## SELECTED EXTRACT
-- start --

# Lost my best freind last week - Cody.



## TheHooch (May 9, 2007)

Shedding a tear hearing about your Cody. You have my thoughts. It is so great when you find a great dog to go through life with.

Welcome to the forum.

Hooch


----------



## GoldenJoyx'stwo (Feb 25, 2007)

I am so very sorry...my heart is with you...


----------



## Oaklys Dad (Dec 28, 2005)

So sorry for your loss of Cody. There are many of us hear who know exactly the deep loss you are feeling. Cody sounds like he was a great companion to you. Godspeed Cody... Enjoy playing with Cedah and Arby at the bridge.


----------



## PeggyK (Apr 16, 2005)

I am so sorry about Cody. He will be waiting at the Bridge fro you. I know you must have so many wonderful memories of him and he was lucky to have you in his life,


----------



## woodysmama (Feb 25, 2007)

Its so hard reading this and not crying with you.....im so so sorry for your loss, sounds like Cody was a gem.....an angel with wings and a tennis ball now.....Hes in my prayers and so are you.......


----------



## BeauShel (May 20, 2007)

-- end --

## TASKS TO COMPLETE
- A) Could you copy out the thread about Cody from "## TheHooch (May" to "to the forum."?
- B) Answer these about the thread about Cody:
(i) What date appears beside TheHooch's name?
(ii) Who does Oaklys Dad tell Cody to enjoy playing with at the bridge?
(iii) According to woodysmama, Cody is now an angel with wings and what else?
The listing isn't needed for anything here.

## DATA EXCERPTS
-- start --

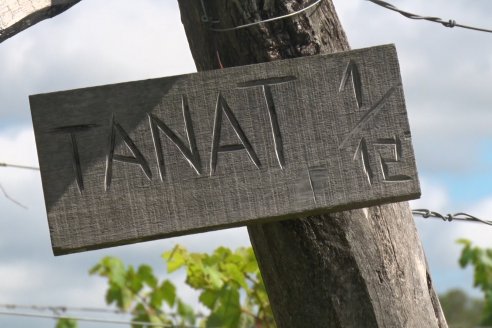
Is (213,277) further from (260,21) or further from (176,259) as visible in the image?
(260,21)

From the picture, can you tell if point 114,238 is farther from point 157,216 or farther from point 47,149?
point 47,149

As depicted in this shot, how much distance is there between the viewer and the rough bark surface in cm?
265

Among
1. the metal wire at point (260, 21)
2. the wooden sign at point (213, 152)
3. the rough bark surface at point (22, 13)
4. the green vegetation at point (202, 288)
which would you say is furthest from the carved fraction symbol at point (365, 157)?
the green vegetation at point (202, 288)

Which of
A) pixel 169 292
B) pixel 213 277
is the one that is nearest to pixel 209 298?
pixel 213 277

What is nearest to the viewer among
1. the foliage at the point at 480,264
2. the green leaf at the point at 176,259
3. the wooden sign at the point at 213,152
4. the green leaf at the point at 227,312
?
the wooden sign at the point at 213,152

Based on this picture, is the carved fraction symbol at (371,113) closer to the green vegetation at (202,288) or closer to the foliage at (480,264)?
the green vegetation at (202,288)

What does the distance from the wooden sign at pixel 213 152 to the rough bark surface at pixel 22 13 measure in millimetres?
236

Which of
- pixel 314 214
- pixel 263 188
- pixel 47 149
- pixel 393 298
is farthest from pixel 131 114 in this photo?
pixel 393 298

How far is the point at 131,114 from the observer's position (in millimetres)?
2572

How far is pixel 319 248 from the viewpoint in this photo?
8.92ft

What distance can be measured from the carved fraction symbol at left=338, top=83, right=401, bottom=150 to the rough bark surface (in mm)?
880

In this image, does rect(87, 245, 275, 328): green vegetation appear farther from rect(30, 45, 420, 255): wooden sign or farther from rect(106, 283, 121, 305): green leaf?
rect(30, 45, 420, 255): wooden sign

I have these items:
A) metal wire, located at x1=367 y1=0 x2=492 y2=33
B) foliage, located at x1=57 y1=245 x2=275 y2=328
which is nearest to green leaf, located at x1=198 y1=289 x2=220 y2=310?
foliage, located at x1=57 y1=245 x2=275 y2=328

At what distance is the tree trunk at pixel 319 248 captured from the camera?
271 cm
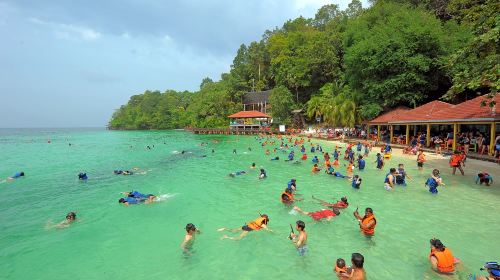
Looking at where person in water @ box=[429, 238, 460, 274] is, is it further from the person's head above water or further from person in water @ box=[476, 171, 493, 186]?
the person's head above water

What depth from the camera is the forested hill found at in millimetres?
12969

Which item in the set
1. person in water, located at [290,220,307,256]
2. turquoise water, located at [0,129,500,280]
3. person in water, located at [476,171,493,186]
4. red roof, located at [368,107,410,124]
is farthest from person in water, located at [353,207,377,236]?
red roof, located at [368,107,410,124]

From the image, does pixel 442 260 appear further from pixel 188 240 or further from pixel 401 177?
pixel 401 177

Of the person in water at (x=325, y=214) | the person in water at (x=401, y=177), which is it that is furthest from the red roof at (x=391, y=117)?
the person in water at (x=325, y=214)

-- end --
-- start --

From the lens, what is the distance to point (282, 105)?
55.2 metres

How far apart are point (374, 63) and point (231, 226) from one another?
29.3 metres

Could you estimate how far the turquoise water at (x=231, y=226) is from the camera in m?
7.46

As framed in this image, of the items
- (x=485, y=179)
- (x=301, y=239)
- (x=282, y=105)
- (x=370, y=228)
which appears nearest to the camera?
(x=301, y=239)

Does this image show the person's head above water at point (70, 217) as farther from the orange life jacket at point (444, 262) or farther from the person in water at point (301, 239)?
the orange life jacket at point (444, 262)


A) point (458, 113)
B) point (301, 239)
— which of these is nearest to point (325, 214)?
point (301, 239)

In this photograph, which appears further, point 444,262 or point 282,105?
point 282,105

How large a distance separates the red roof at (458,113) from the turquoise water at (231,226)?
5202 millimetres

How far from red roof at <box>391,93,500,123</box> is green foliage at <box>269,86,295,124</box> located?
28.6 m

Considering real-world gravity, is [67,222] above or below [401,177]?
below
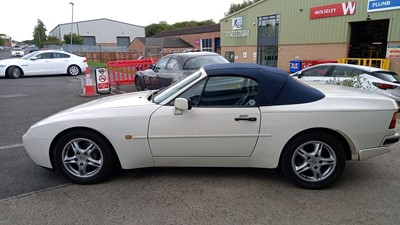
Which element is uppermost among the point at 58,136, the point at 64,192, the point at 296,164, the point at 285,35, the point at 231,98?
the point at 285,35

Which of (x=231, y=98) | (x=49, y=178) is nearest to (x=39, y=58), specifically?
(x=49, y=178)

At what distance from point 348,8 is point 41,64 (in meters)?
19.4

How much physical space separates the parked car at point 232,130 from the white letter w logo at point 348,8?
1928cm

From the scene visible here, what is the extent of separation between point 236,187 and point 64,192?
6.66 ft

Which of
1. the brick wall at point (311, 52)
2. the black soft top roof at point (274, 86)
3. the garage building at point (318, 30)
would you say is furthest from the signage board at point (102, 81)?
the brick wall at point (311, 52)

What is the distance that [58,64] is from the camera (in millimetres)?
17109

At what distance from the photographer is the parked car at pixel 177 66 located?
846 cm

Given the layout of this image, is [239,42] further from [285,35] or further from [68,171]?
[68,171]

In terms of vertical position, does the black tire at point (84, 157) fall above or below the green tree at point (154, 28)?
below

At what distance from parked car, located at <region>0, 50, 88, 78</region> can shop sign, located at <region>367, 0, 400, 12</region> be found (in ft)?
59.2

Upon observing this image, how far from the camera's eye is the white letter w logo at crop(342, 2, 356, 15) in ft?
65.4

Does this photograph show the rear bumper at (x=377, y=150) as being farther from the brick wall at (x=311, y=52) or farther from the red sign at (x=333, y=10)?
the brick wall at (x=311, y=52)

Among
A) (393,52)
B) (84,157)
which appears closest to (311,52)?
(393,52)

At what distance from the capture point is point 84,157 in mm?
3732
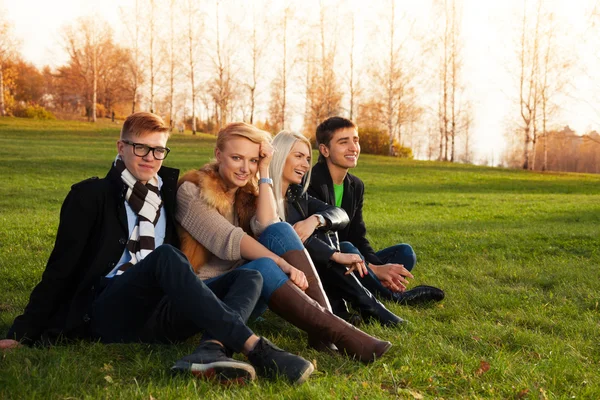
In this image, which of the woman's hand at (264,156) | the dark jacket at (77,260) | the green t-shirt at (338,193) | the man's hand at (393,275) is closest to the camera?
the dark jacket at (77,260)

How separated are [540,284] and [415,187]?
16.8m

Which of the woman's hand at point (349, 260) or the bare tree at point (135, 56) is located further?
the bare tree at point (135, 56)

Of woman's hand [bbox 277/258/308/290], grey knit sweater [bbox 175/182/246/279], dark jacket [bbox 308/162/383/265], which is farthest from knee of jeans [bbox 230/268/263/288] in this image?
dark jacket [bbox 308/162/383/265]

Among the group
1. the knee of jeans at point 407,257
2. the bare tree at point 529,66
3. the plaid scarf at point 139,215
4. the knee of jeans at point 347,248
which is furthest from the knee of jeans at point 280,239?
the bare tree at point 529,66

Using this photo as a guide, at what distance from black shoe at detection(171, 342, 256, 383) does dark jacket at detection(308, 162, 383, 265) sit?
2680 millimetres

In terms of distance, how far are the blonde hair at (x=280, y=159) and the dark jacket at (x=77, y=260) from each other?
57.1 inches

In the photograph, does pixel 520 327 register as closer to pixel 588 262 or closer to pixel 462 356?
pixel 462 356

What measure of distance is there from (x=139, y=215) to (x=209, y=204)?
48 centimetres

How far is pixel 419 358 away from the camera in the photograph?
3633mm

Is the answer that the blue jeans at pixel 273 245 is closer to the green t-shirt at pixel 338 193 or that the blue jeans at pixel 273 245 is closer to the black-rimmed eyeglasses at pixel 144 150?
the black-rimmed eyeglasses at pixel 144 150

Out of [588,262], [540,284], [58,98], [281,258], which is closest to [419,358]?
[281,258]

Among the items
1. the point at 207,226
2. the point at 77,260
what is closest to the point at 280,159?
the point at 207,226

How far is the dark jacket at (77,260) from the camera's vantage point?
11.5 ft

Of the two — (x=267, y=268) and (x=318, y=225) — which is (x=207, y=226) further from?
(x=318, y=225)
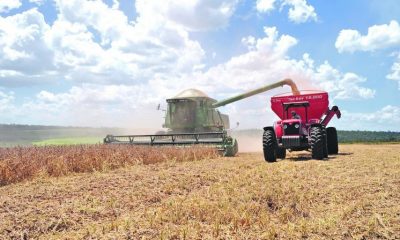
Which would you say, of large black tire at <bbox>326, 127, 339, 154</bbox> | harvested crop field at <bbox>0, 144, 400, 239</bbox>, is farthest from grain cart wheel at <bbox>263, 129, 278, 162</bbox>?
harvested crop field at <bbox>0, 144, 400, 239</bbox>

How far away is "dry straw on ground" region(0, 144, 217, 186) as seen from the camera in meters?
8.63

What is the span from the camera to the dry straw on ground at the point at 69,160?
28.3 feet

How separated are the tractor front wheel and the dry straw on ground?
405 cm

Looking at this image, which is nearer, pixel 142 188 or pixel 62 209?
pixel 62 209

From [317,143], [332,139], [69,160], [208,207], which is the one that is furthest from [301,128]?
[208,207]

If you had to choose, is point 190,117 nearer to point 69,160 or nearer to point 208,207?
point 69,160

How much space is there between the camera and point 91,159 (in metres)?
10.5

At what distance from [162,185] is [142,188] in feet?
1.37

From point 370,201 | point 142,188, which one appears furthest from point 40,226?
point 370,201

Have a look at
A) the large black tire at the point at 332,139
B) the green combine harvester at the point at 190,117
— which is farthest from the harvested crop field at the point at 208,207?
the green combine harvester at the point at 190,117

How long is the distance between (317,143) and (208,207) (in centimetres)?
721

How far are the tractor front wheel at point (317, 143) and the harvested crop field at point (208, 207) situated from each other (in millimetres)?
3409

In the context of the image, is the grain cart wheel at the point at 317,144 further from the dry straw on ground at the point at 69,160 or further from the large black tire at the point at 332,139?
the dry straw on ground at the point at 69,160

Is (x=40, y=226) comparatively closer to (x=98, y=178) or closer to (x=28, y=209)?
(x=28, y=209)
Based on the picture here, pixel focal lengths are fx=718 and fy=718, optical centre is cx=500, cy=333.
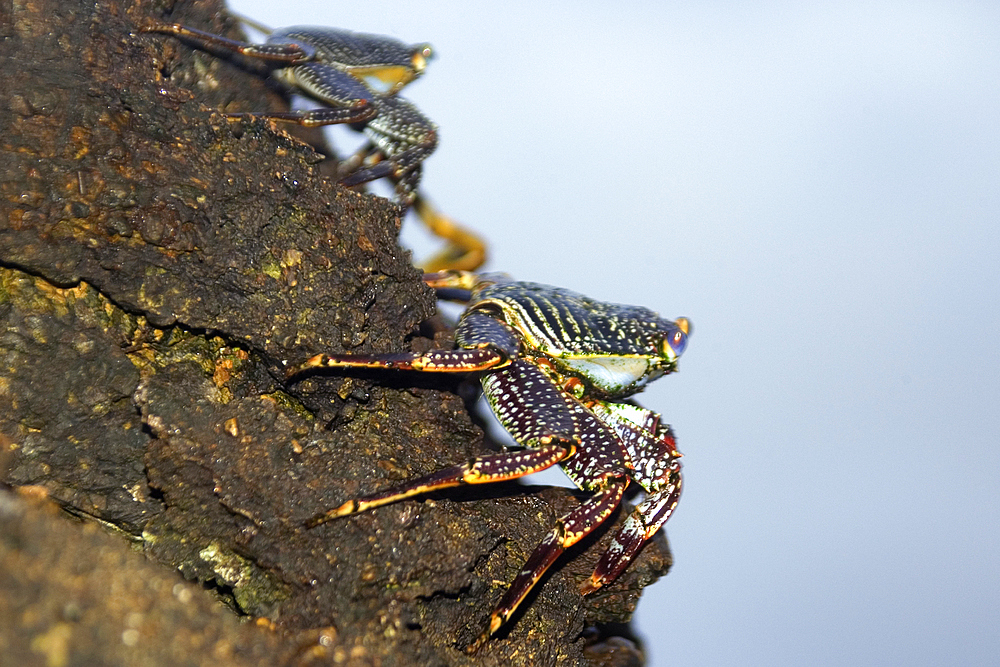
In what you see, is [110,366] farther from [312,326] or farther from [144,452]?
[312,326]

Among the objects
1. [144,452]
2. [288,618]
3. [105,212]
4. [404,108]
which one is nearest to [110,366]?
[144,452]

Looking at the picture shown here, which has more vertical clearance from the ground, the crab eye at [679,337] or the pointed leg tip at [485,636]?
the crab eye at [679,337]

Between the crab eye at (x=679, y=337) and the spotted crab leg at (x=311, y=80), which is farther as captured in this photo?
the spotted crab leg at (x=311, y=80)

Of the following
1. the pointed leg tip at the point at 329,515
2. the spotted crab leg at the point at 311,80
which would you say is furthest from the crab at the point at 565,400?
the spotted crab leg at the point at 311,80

-- end --

## EXERCISE RESULTS
- A)
## TheHooch (May 9, 2007)

Shedding a tear hearing about your Cody. You have my thoughts. It is so great when you find a great dog to go through life with.

Welcome to the forum.

- B)
(i) May 9, 2007
(ii) Cedah and Arby
(iii) A tennis ball